TÂCHES À RÉALISER:
a – D'après le document source, combien de carnets le prêtre a-t-il remplis pendant la guerre, et à qui étaient-ils destinés ?
b – Pourquoi les confrères prêtres de l'ambulance en voulaient-ils à l'auteur des carnets, selon le document source ? Répondez en une à trois phrases.

DOCUMENT SOURCE:
● ● ● ● ●

Né le 24 octobre 1880 à Chantonnay (Vendée). Son père est menuisier ; les témoins à l’état-civil sont charron et charpentier. Séminaire. Service militaire d’un an au 137e RI. Depuis 1909, professeur à l’institution Mirville de La Roche-sur-Yon. Mobilisé à l’ambulance 12/11 où il remplit les fonctions de secrétaire et aumônier bénévole. Il a à faire l’inventaire des objets personnels des tués, besogne « particulièrement pénible, tous les cadavres sont déchiquetés, broyés ». En mai 1916, il passe infirmier et toujours aumônier bénévole dans l’artillerie, 5e RAC puis 25e RAC (il est blessé en avril 1917). Pendant la guerre, il remplit 18 carnets destinés à ses parents et amis, masse considérable que la publication n’a pu reprendre dans sa totalité. Malgré l’horreur souvent rencontrée, le style est assez détaché, avec un brin d’humour ; une lassitude certaine apparaît toutefois, surtout après sa blessure. « Rallié » à la République, ce prêtre ne cesse de critiquer la loi de séparation des Églises et de l’État, l’action des gouvernements républicains et il n’aime pas les socialistes. Dans le vignoble champenois, par exemple, d’après lui, « l’élément socialiste » a obtenu que « la classe ouvrière se trouve, aux frais des propriétaires naturellement, étrangement gâtée ». Les hauts salaires sont dilapidés dans « le goût du luxe » ; règne « une facilité de mœurs scandaleuse » ; « au point de vue religieux, ces contrées sont franchement mauvaises » ; l’antipatriotisme et l’internationalisme y produisent un espionnage actif. « La grande faute incombe tout entière au gouvernement qui, s’absorbant dans les mesquines et tracassières menées d’une politique uniquement anticléricale n’a rien su prévoir et rien su empêcher. »
L’ensemble décrit des situations bien connues : la boue, les bombardements et les secteurs calmes, les artilleurs privilégiés par rapport aux fantassins, les blessés allemands, les tentatives de mutilation volontaire, le bourrage de crâne par les journaux, les récriminations contre l’arrière où on ne s’en fait pas, etc. Parmi les remarques originales, on peut noter l’attitude du prêtre devant le corps d’un suicidé du 69e RIT en janvier 1916 : il refuse de l’enterrer religieusement. Plus tard, en avril, un passage est vraiment surprenant. Ses confrères prêtres de l’ambulance sont jaloux du fait qu’on l’ait choisi, lui, pour remplir les fonctions d’aumônier, et de la confiance que lui témoignent les majors. « Ces premières raisons qui les poussaient déjà à m’en vouloir s’accrurent encore du fait que je refusai de les suivre dans leurs ripailles, au café où ils fréquentaient régulièrement chaque soir. Ils affectèrent de m’ignorer et peu à peu s’habituèrent à faire bande à part. Je trouvais à cette solitude une ample compensation auprès des blessés et des malades. Mais secrètement je souffrais de cet état de chose qui, je le savais, était exploité contre nous par nos camarades de l’ambulance. La position que j’avais prise me mettait à l’abri de leur malignité, mais je ne pouvais pas rester indifférent aux plaisanteries, aux réflexions qui, en visant mes confrères, nous atteignaient forcément nous tous. »

● ● ● ● ●

DONNÉES FOURNIES:
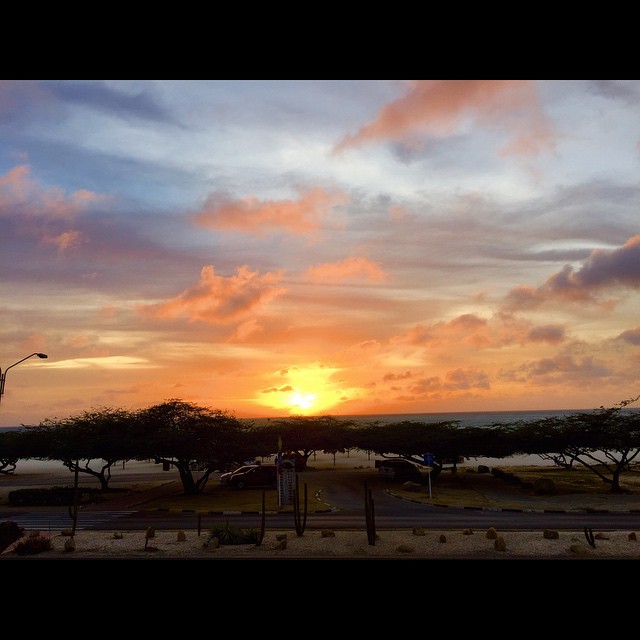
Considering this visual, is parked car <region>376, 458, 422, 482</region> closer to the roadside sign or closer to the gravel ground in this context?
the roadside sign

● ● ● ● ●

RÉPONSES PAR TÂCHE:
a – Il a rempli 18 carnets, destinés à ses parents et amis.

b – Ils étaient jaloux qu'on l'ait choisi, lui, pour remplir les fonctions d'aumônier, et de la confiance que lui témoignaient les majors. Leur ressentiment s'accrut encore parce qu'il refusa de les suivre dans leurs ripailles au café qu'ils fréquentaient chaque soir.